──────── Fragmento del texto ────────

¡Hora de despertar! por Antonio Muñoz Molina
He pensado desde hace muchos años, y lo he escrito de vez en cuando, que España vivía
en un estado de irrealidad parcial, incluso de delirio, sobre todo en la esfera pública,
pero no solo en ella. Un delirio inducido por la clase política, alimentado por los
medios, consentido por la ciudadanía, que aceptaba sin mucha dificultad la irrelevancia
a cambio del halago, casi siempre de tipo identitario o festivo, o una mezcla de los dos.
La broma empezó en los ochenta, cuando de la noche a la mañana nos hicimos
modernos y amnésicos y el gobierno nos decía que España estaba de moda en el mundo,
y Tierno Galván -¡Tierno Galván!- empezó la demagogia del político campechano y
majete proclamando en las fiestas de San Isidro de Madrid aquello de “¡El que no esté
colocao que se coloque, y al loro!” Tierno Galván, que miró sonriente para otro lado,
siendo alcalde, cuando un concejal le trajo pruebas de los primeros indicios de la
infección que no ha dejado de agravarse con los años, la corrupción municipal que
volvía cómplices a empresarios y a políticos.
Por un azar de la vida me encontré en la Expo de Sevilla en 1992 la noche de su
clausura: en una terraza de no sé qué pabellón, entre una multitud de políticos y
prebostes de diversa índole que comían gratis jamón de pata negra mientras estallaban
en el horizonte los fuegos artificiales de la clausura. Era un símbolo tan demasiado
evidente que ni siquiera servía para hacer literatura. Era la época de los grandes
acontecimientos y no de los pequeños logros diarios, del despliegue obsceno de lujo y
no de administración austera y rigurosa, de entusiasmo obligatorio. Llevar la contraria te
convertía en algo peor que un reaccionario: en un malasombra. En esos años yo escribía
una columna semanal en El País de Andalucía, cuando lo dirigía mi querida Soledad
Gallego, a quien tuve la alegría grande de encontrar en Buenos Aires la semana pasada.

────────

Tareas del ejercicio:
[a] Cita del artículo de Muñoz Molina el pasaje que va desde "Por un azar" hasta "la semana pasada.", ambos incluidos.
[b] Prolonga el artículo de Muñoz Molina a partir de su última oración.

──────── Registros guardados ────────

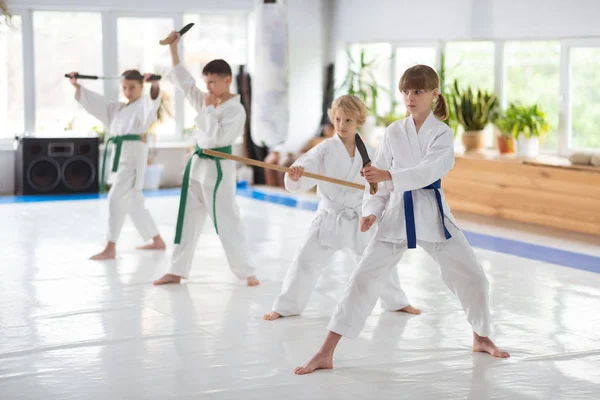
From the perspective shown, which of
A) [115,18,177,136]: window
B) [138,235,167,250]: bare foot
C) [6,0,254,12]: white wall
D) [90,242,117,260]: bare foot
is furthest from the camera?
[115,18,177,136]: window

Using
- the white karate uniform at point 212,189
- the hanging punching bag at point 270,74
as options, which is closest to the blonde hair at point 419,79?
the white karate uniform at point 212,189

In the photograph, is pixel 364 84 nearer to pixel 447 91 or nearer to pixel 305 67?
pixel 305 67

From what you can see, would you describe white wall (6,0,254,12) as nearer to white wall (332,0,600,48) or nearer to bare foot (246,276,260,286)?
white wall (332,0,600,48)

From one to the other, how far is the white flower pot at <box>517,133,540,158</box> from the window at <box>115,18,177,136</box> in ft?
12.5

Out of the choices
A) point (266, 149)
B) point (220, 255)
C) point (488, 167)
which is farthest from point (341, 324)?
point (266, 149)

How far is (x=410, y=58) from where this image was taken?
31.3 ft

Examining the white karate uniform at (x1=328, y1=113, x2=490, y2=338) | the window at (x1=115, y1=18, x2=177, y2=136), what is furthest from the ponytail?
the window at (x1=115, y1=18, x2=177, y2=136)

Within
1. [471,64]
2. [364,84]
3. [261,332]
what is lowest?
[261,332]

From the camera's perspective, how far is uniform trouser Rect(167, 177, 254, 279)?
4.80m

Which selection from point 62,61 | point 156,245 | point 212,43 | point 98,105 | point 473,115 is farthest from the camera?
point 212,43

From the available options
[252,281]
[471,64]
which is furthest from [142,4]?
[252,281]

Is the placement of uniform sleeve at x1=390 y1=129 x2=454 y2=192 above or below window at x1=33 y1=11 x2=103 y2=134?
below

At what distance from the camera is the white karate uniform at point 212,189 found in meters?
4.71

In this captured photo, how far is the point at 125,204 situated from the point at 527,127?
3772 millimetres
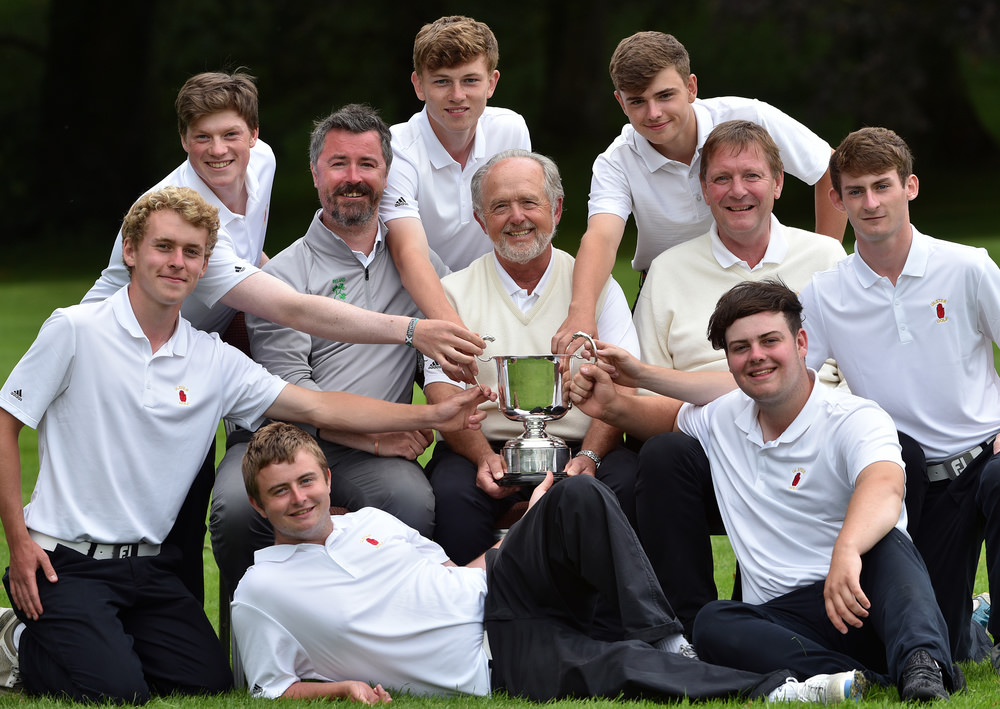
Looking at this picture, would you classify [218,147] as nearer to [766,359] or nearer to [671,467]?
[671,467]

────────

Resultados por tarea:
[a]
Por un azar de la vida me encontré en la Expo de Sevilla en 1992 la noche de su
clausura: en una terraza de no sé qué pabellón, entre una multitud de políticos y
prebostes de diversa índole que comían gratis jamón de pata negra mientras estallaban
en el horizonte los fuegos artificiales de la clausura. Era un símbolo tan demasiado
evidente que ni siquiera servía para hacer literatura. Era la época de los grandes
acontecimientos y no de los pequeños logros diarios, del despliegue obsceno de lujo y
no de administración austera y rigurosa, de entusiasmo obligatorio. Llevar la contraria te
convertía en algo peor que un reaccionario: en un malasombra. En esos años yo escribía
una columna semanal en El País de Andalucía, cuando lo dirigía mi querida Soledad
Gallego, a quien tuve la alegría grande de encontrar en Buenos Aires la semana pasada.

[b]
Escribía denunciando el folklorismo obligatorio, el narcisismo de la identidad, el
abandono de la enseñanza pública, el disparate de una televisión pagada con el dinero
de todos en la que aparecían con frecuencia adivinos y brujas, la manía de los grandes
gestos, las inauguraciones, las conmemoraciones, el despilfarro en lo superfluo y la
mezquindad en lo necesario. Recuerdo un artículo en el que ironizaba sobre un curso de
espíritu rociero para maestros que organizó ese año la Junta de Andalucía: hubo quien
escribió al periódico llamándome traidor a mi tierra; hubo una carta colectiva de no sé
cuantos ofendidos por mi artículo, entre ellos, por cierto, un obispo.
Recuerdo un
concejal que me acusaba de “criminalizar a los jóvenes” por sugerir que tal vez el
fomento del alcoholismo colectivo no debiera estar entre las prioridades de una
institución pública, después de una fiesta de la Cruz en Granada que duró más de una
semana y que dejó media ciudad anegada en basuras.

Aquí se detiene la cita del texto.